Grain is preserved appropriately, resolving cleanly even in brighter environments.
Depth: The restoration also meaningfully improves the legibility of the film’s low-light interiors. What once appeared muddied or indistinct on DVD now reveals deliberate gradations of shadow, deepened contrast, and atmospheric depth.
Black Levels:. Rachini’s darker compositions (critical to the film’s slow-building unease) benefit from this clarity, allowing the interplay of light and texture to register with far greater precision. Moments where Stefano walks through the dark corridors show an amazing level of black levels, upping the film’s creep factor.
Color: Although the HDR pass is subtle, this restraint ultimately aligns with Avati’s naturalistic aesthetic, which favors damp, earth-toned realism over the genre’s better-known chromatic stylization. When the end becomes blood-soaked, it’s quite vivid; viewers won’t be disappointed.
Flesh Tones: I noticed some slightly flushed flesh tones occasionally and selectively desaturated sequences, most notably in the opening credits and certain attic scenes. However, these choices do remain consistent with the film’s subdued visual grammar. There were a small handful of moments where the flushed flesh tones really stood out, but besides that, they were consistently natural throughout.
Noise and Artifacts: Clean

Audio ★★★☆☆
Audio Format(s): Italian: LPCM Mono
Subtitles: English
Dynamics: Arrow retains the original Italian mono track, presented in uncompressed LPCM. While inherently limited by its single-channel format, the track is clean, stable, and surprisingly dynamic. Ambient rural soundscapes are rendered with clarity, and Amedeo Tommasi’s organ-driven score (arguably one of the film’s most defining elements) comes through with impressive body and presence. Effects remain sparse by design, but the mix preserves the film’s acoustic atmosphere with fidelity.
Height: N/A
Low Frequency Extension: You won’t hear any subwoofer action, but that’s to be expected.
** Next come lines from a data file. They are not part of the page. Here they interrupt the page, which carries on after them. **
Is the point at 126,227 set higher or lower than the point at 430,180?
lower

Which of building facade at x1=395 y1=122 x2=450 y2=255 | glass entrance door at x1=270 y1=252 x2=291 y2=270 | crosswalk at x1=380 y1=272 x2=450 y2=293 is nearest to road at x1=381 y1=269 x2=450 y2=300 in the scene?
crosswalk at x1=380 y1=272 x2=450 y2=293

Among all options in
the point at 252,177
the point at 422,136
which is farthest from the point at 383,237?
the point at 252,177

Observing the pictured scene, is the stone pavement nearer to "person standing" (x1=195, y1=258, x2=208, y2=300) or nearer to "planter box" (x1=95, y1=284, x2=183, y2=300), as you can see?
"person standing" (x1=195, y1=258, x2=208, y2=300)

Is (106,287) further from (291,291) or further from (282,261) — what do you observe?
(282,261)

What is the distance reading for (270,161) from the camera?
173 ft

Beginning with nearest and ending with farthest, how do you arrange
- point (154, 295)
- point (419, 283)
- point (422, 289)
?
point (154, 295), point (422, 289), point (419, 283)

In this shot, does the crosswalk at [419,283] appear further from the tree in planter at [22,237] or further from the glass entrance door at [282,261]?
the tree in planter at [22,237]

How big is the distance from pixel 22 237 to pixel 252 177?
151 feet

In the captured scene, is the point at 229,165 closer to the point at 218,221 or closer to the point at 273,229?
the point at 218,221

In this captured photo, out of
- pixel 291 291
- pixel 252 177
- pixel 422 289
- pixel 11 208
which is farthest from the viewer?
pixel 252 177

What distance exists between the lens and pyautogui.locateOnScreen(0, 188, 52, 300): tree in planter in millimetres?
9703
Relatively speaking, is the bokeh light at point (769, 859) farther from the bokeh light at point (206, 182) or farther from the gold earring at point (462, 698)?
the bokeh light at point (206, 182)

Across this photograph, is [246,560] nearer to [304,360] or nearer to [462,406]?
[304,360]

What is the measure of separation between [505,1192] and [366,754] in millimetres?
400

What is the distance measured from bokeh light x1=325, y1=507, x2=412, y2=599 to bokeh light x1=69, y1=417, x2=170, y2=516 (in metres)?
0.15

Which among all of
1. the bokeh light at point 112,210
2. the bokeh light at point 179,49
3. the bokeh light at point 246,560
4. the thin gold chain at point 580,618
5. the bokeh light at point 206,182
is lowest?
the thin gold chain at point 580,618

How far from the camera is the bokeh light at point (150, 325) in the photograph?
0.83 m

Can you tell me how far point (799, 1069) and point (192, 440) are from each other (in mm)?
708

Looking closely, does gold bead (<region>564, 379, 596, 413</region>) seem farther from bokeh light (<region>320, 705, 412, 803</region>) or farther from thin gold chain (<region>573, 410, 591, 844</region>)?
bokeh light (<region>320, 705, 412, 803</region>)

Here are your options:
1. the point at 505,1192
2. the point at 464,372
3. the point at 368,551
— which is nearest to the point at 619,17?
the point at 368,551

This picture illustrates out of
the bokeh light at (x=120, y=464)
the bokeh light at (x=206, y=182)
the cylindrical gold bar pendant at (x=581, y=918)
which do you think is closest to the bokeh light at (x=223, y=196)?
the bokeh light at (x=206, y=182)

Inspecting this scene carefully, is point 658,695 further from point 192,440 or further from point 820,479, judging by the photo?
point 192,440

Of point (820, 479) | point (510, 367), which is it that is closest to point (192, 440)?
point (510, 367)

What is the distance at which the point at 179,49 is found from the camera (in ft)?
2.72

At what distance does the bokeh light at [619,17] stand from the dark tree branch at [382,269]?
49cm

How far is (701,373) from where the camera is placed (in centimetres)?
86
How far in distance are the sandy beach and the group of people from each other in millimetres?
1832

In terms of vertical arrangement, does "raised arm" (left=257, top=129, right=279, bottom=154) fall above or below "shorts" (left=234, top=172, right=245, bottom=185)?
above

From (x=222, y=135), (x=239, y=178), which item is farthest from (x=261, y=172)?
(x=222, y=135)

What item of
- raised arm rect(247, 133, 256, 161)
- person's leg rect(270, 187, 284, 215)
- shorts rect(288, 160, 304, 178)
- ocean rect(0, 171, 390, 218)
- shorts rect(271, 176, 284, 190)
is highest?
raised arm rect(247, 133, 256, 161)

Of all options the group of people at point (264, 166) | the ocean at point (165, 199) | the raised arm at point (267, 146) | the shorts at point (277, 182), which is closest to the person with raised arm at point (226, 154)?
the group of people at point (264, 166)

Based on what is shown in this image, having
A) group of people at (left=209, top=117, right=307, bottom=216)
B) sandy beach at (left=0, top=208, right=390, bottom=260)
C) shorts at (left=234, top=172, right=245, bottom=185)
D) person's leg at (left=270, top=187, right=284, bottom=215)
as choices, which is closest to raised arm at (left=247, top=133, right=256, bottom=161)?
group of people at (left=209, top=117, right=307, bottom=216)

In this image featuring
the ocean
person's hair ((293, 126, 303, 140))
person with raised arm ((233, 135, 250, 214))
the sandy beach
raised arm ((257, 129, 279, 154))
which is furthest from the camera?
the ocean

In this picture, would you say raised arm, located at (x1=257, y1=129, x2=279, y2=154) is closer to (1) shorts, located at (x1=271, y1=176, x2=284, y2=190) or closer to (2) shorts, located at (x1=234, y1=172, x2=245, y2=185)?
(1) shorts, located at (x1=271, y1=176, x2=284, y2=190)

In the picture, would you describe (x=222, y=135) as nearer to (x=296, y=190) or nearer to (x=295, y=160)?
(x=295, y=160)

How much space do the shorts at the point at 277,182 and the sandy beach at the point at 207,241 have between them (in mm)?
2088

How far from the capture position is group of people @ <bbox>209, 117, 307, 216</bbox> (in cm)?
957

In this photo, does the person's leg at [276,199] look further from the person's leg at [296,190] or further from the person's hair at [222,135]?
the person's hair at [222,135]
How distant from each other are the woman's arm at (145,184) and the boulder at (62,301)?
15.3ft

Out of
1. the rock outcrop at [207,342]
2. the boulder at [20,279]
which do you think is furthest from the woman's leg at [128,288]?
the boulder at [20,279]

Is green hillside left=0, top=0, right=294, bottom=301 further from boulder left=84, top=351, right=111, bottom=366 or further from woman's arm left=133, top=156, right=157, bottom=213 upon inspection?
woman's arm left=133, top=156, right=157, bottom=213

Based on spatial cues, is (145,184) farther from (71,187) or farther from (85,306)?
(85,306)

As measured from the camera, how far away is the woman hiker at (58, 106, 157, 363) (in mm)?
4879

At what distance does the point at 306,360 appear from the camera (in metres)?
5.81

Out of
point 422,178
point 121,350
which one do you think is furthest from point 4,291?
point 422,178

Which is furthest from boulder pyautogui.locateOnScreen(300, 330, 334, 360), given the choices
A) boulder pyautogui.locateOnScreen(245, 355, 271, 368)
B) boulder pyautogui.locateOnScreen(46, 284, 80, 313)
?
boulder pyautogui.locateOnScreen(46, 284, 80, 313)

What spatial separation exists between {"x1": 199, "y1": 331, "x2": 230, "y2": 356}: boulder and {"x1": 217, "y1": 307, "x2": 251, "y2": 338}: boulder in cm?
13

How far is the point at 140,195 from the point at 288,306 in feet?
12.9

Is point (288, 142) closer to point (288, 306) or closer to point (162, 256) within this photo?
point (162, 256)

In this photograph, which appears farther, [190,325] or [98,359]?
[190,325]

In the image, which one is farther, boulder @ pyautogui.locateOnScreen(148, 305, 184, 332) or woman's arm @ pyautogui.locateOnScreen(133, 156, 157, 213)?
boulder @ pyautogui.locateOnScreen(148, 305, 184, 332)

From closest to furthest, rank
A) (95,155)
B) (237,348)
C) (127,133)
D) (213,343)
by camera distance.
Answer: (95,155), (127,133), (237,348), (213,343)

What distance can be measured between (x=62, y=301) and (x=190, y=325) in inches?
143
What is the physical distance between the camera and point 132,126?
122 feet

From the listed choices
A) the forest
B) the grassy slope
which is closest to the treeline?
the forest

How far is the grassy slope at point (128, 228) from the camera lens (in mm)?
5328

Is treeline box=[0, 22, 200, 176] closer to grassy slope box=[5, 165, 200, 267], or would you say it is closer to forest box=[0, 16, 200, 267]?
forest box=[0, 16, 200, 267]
Surround Sound Presentation: N/A
Dialogue: Dialogue is consistently intelligible.

Extras ★★★★☆
Brand new audio commentary by critics Alexandra Heller-Nicholas and Josh Nelson
Brand new audio commentary by critics Eugenio Ercolani and Troy Howarth
Painted Screams, a brand new feature-length documentary on the film directed by Federico Caddeo, featuring interviews with co-writer/director Pupi Avati, co-writer Antonio Avati, assistant director Cesare Bastelli, actors Lino Capolicchio, Fancesca Marciano, Giulio Pizzirani, and Pietro Brambilla, production designer Luciana Morosetti, assistant camera operation Toni Scaramuzza, sound mixer Enrico Blasi, and Emanuele Taglietti (son of assistant production designer Otello Taglietti)
La Casa e Sola, a brand new visual essay by critic Chris Alexander
The Art of Suffering, a brand new visual essay by critic Kat Ellinger
Italian theatrical trailer
Reversible sleeve featuring original and newly commissioned artwork by Peter Strain
Double-sided foldout poster featuring original and newly commissioned artwork by Peter Strain
Illustrated perfect bound collector’s booklet featuring new writing by Matt Rogerson, Willow Maclay, Alexia Kannas, Anton Bitel, and Stefano Baschiera
Summary ★★★☆☆
This is a wonderful package for fans of this film. I’m lukewarm on it, but the booklet and special features are really phenomenal, giving an in-depth look at the making of the film as well as some brilliantly written essays. The transfer is solid, and the audio is about as good as it will ever be. If you haven’t seen it, I’d say watch it first.